AutomationML verbindet Software-Werkzeuge

Serie AutomationML Teil 12: Validierung von Verhalten in unterschiedlichen Phasen des Anlagenentwurfs
Die Planung, das \'Engineeren\', einer Anlage für die Fertigungsindustrie oder die Prozessindustrie ist ein ressourcenintensiver und komplexer Prozess, an dem unterschiedliche ingenieurstechnische Disziplinen beteiligt sind. Dabei erfolgt die Planung anfangs recht grob und wird mit Fortschritt im Entwurfsprozess stetig detaillierter. Das Anlagenverhalten zum Beispiel wird anfangs mittels einfacher Aktivitäten modelliert, welche final in den Steuerungscode gipfeln. Bei diesem Prozess der kontinuierlichen Informationsanreicherung setzen Ingenieure ein gewisses Vertrauen in die Korrektheit der an sie übergebenen Daten - diese werden nicht noch einmal bis ins Detail überprüft. Irren ist jedoch menschlich.

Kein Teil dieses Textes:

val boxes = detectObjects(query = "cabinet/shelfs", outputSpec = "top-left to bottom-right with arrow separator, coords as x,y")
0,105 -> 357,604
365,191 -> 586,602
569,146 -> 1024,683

Fehler sollten früh gefunden werden. Es gilt: Je früher ein Fehler gefunden wird, desto geringer ist der Aufwand für dessen Behebung. Ist es da nicht sinnvoll, die Daten zu überprüfen, bevor sie weitergegeben werden? Bezogen auf das Anlagenverhalten: ob das modellierte Verhalten dem Beabsichtigten entspricht?

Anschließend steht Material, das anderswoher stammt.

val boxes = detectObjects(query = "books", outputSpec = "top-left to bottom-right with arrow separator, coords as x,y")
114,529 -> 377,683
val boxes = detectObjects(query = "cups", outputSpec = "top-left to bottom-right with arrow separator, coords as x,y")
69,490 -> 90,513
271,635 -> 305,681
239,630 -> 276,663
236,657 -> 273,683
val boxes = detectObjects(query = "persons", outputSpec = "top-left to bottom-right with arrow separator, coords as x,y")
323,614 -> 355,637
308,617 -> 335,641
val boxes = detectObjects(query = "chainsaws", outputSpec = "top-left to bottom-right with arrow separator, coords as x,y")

Welche Informationen werden benötigt?

Um das Anlagenverhalten simulativ überprüfen zu können, bedarf es grundsätzlich folgender Informationen:

  • Die Anlagenstruktur: Welche Produktionsressourcen werden verwendet und wie sind diese untereinander angeordnet?
  • Die Geometrie und Mechanik der Anlage: Wie sind deren Gestalt und die Bewegungsmöglichkeiten?
  • Das Anlagenverhalten: In welcher Reihenfolge werden welche Schritte bzw. Aktivitäten auf den Produktionsressourcen ausgeführt?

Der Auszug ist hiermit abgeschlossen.